Die neuen Start-ups fügen laut den Analysten – anders als ihre etablierten Mitwettbewerber – nicht stetig neue Leistungen zu ihrem Katalog hinzu. Gerade in der Privathaftpflichtversicherung fehlten so häufig etablierte Standards wie:
Die Devise der Insurtechs: smart, einfach, verständlich. Alles soll anders sein als bei klassischen Versicherern. Die reduzierten Leistungen rechtfertigen sie laut Franke und Bornberg damit, dass so Anträge und Schadenfälle schneller bearbeitet werden können. „Doch ganz so einfach ist es leider nicht“, urteilen die Analysten. „Durch verständliche Sprache und schlanke Abschlussprozesse kann Verbrauchern eine reduzierte Produktqualität schnell aus dem Blick geraten.“
Zudem könnten durch geringe Limits das Kundenvertrauen in die Privathaftpflicht oder Versicherungsschutz im Allgemeinen leiden. „Daher setzen auch längst nicht alle neuen Anbieter auf diese Ausdünnungs-Strategie, sondern setzen auf unkomplizierte Abwicklung plus Qualität, wie man am Beispiel von Helden.de sieht“, so die Experten.
„Unkomplizierte Schadenabwicklung ist sicher ein Wert für sich, aber Verbrauchern muss vorher klar sein, wenn der Preis dafür Einbußen in der Leistungserstattung ist“, schlussfolgert Franke und Bornberg. Dennoch hätten Insurtechs ein „unerschöpfliches Potenzial für disruptive Ideen in der Privathaftpflicht“ – und klassische Anbieter bekämen das zu spüren.

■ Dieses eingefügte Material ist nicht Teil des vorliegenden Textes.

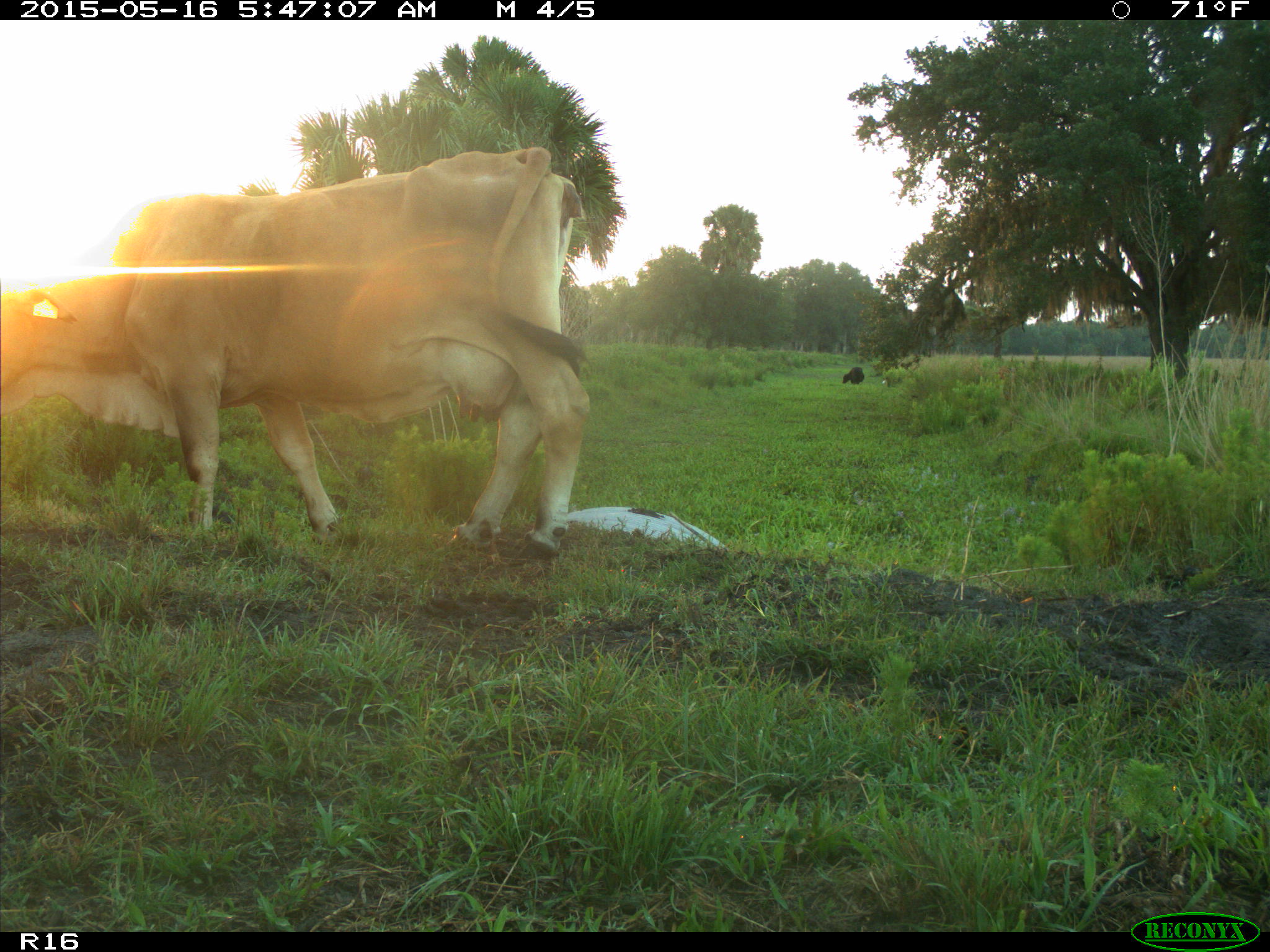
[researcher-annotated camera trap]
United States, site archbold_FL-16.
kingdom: Animalia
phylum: Chordata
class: Mammalia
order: Artiodactyla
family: Bovidae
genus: Bos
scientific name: Bos taurus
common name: domestic cow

„Wenn Produktentwicklung nur auf Verbesserung von Qualität und Leistung abzielt, entsteht ein Vakuum. Ab einem gewissen Zeitpunkt ist die Qualität so hoch, dass ein Produkt für zu wenige Kunden erschwinglich ist – das Beispiel Berufsunfähigkeit lässt grüßen.“ Für die Zukunft der Branche bedeute das: „Der Kampf um Kunden nimmt gerade erst richtig an Fahrt auf“, so die Analysten.